Tags
Iris had een feestje. Ze gingen klimmen bij een klimwand. Dat vond ze eerst wel eng, maar ze klom toch. ‘Vond je het niet eng om los te laten?’ vroeg ik haar. ‘Neuh’ zei ze meteen ‘dat vond ik helemaal niet eng!’
Ik vond loslaten wel moeilijk. Op onze school hadden we ook een klimwand en op een keer met gymnastiek gingen we klimmen. Ik liet me niet kennen en klauterde handig omhoog. Ik dacht helemaal niet aan mijn klasgenoot die het touw vasthield.
Maar toen moest ik weer naar beneden. Dat was wel een dingetje. Ineens besefte ik dat ik op de persoon beneden moest vertrouwen. Stel dat het touw door zijn handen heen zou glijden, dan was ik in een te snel tempo beneden. Ik durfde niet.
Daar hing ik dan. De klasgenoten stonden toe te kijken, ze moedigden aan, maar ik bleef waar ik was. Ik zag het ineens voor me, dat er straks een ladder bijgehaald moest worden…..ik moest me wel loslaten. Ik keek naar beneden, de docent stond naast de leerling met het touw. Het zou wel goed komen….toch?
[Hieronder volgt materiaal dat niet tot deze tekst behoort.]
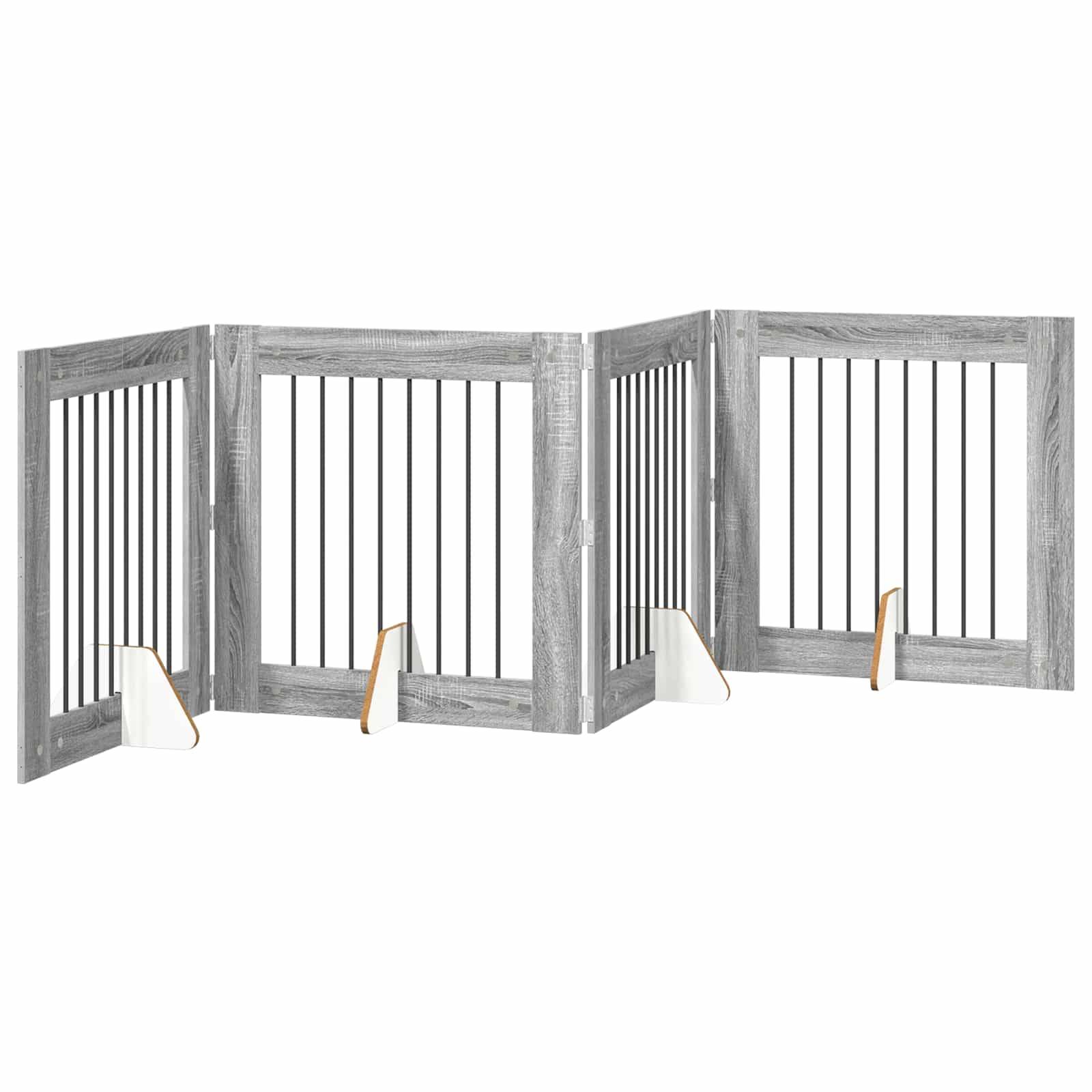 ComfortXL - Barrière intérieure bois ingénierie pour chiens séparation modulable 321cm grise - ComfortXL Outdoor Living - Image 2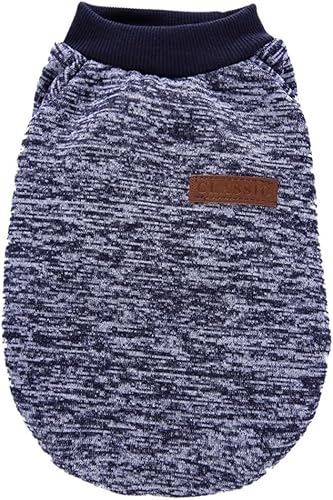Miniatura 5 de Jecikelon - Ropa para mascotas, suéter suave, cálido y grueso, suéter de invierno para perros (talla S, color azul marino)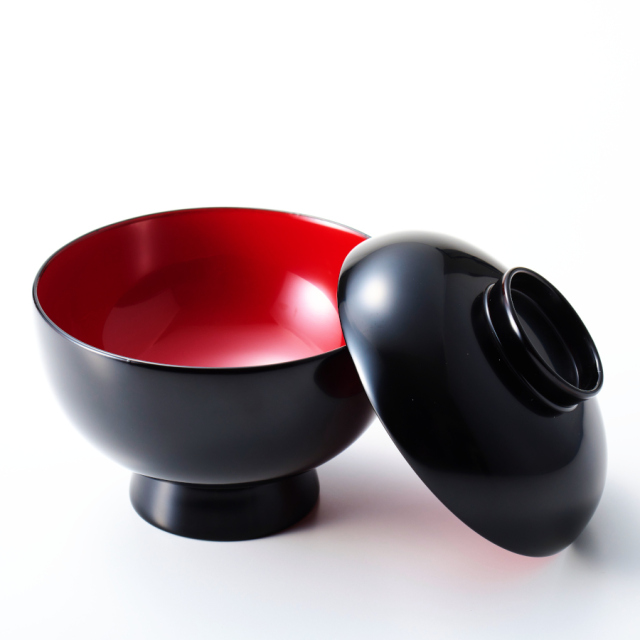 雑煮椀 総朱/黒内朱 木製 漆塗り 漆器の井助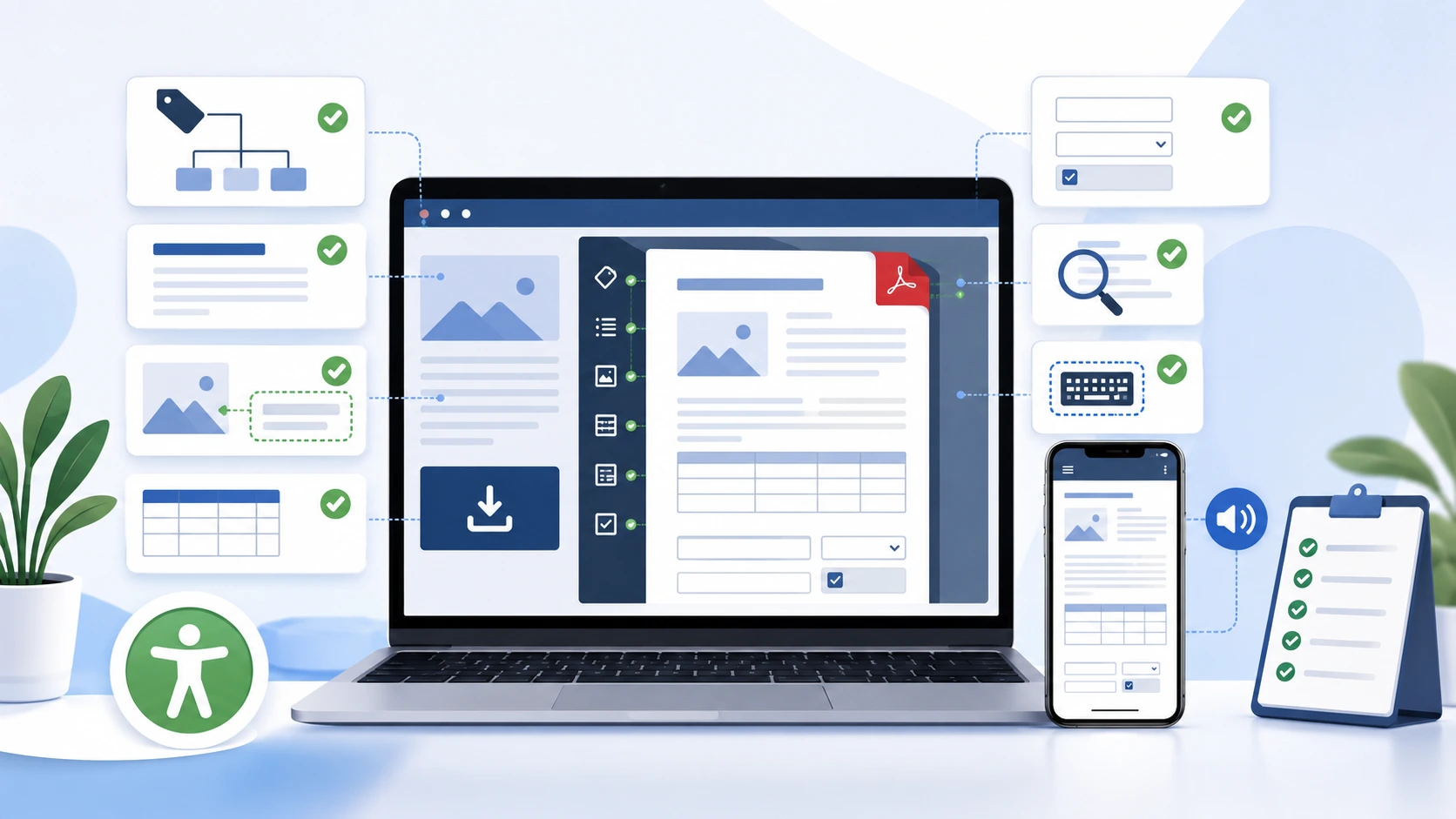 Beitragsbild zu barrierefreien PDFs auf Websites mit Laptop, PDF-Dokument, Download-Bereich, Dokumentstruktur, Tabellen, Formularfeldern, mobiler Ansicht, Prüfliste und Barrierefreiheits-Symbolen.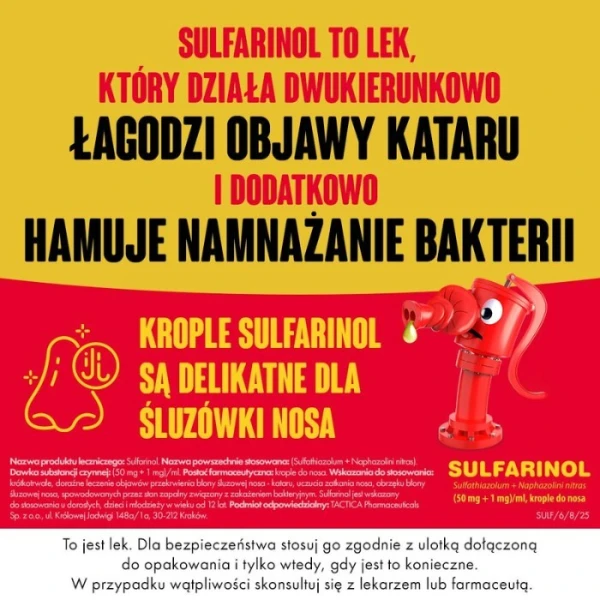 Sulfarinol 50mg + 1mg/ml, krople do nosa, 20ml 5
Ik liet los. Ik kwam veilig beneden.
Soms focussen we ons op de bergen en de muren in ons leven. We zoeken stevigheid tussen de voegen van ons bestaan. Dat lijkt veiliger dan met beide voeten op de grond te staan.
Ik moest loslaten, zoals ik ook in mijn dagelijkse leven zoveel moet loslaten. Gewoon maar de sprong in het diepe moet wagen. In plaats van de stugge stenen vastgrijpen en mijn zicht versmallen, gewoon maar loslaten. Vertrouwen hebben in de mensen om me heen die juist op ooghoogte dichterbij zijn. Naast je staan.
En waar mensen kunnen falen, God nooit. Hij is er altijd. Hoe diep getekend je leven ook kan zijn, je valt nooit uit Zijn hand. Hij laat jou nooit los!
Durf je het aan?
Iris durfde de wand te beklimmen. Mijn lieve meid, wat ben ik supertrots op jou!